医薬分業「院内薬局」規制とは?

外国では日本が始める以前より進められていた医薬分業は、平成25年度には日本国内の医薬分業率が67%まで伸びました。

 

ですが、その医薬分業には、メリットが多い分、患者側から見てのデメリットもとても多くあります。

 

分業として運営している病院は、院内薬局を設置することが出来ないという規制がかけられていました。

 

ですが、この点について、患者側から見てのデメリット(後述)などを考慮し、ようやく院内薬局(門内薬局)を認める方針となったのです。

 

ここでは、院内薬局の規制について、もう少し詳しくご説明していきます。

 

医薬分業における院内薬局の規制について

医薬分業が進められ、先ほどご説明しました通り、最近では分業率もとても高くなりました。

▶ [資料抜粋]
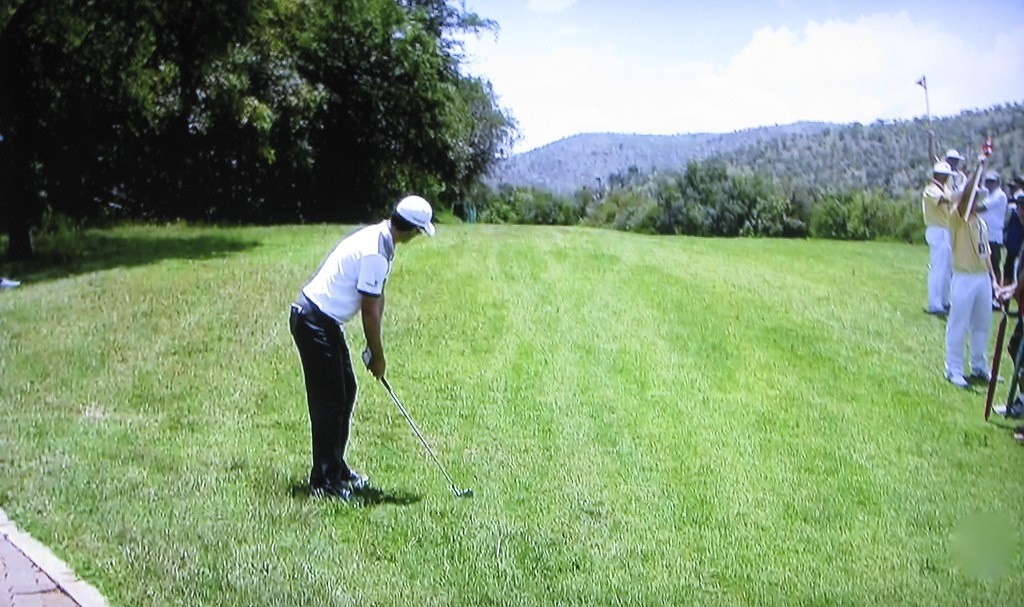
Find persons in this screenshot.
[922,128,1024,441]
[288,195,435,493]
--
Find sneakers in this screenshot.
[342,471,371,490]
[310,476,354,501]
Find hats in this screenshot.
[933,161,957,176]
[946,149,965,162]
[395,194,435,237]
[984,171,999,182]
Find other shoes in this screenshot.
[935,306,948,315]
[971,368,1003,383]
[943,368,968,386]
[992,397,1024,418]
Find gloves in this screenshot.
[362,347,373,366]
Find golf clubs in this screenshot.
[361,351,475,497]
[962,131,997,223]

▶ [課題要件]
**1.** 医薬分業に関する文章によれば、平成25年度に日本国内の医薬分業率は何%まで伸びましたか。
**2.** 医薬分業における院内薬局の規制を扱った文章の続きを、最後の文の後から記してください。

▶ [記述解答]
**1.** 67%まで伸びました。

**2.**
ですが、医薬分業では、医師からの処方箋を持って院外の薬局まで移動しなくてはならず、患者側からするととても不便だというデメリットがありました。

 

医薬分業の一環として、病院と薬局を同じ建物や敷地内に併設することは認められず、さらには病院と薬局の間には道路やフェンスの設置を行うことが定められていました。

 

超高齢社会となり、高齢者の方の通院はますます増えるとされている中、足が不自由であったり、身体に不調を抱えながらも、病院から薬局まで移動しなくてはならないとなると、やはり利便性は良くありません。

 

患者の利便性と安全性のために、この院内薬局規制を緩和してほしいという声が多く、議論が続けられていました。

 

病院と薬局との独立性を保ちつつ院内薬局を認める

2015年6月9日、厚生労働省は、病院の敷地内に薬局を併設することを許可するという方針に変わりました。

 

フェンスの設置や道路を挟まなくてはならないというような規制は見直し、高齢者の方への配慮を行う意味でも、利便性を改善するということになりました。

 

ただ、独立性を保つために、病院内に薬局を併設することは禁止とし、とりあえずは病院の敷地内に薬局を併設することを認めました。

 

医薬分業の院外処方を巡っては、調剤報酬が引き上げられるなどの面でも、患者の負担が増えると問題になっていました。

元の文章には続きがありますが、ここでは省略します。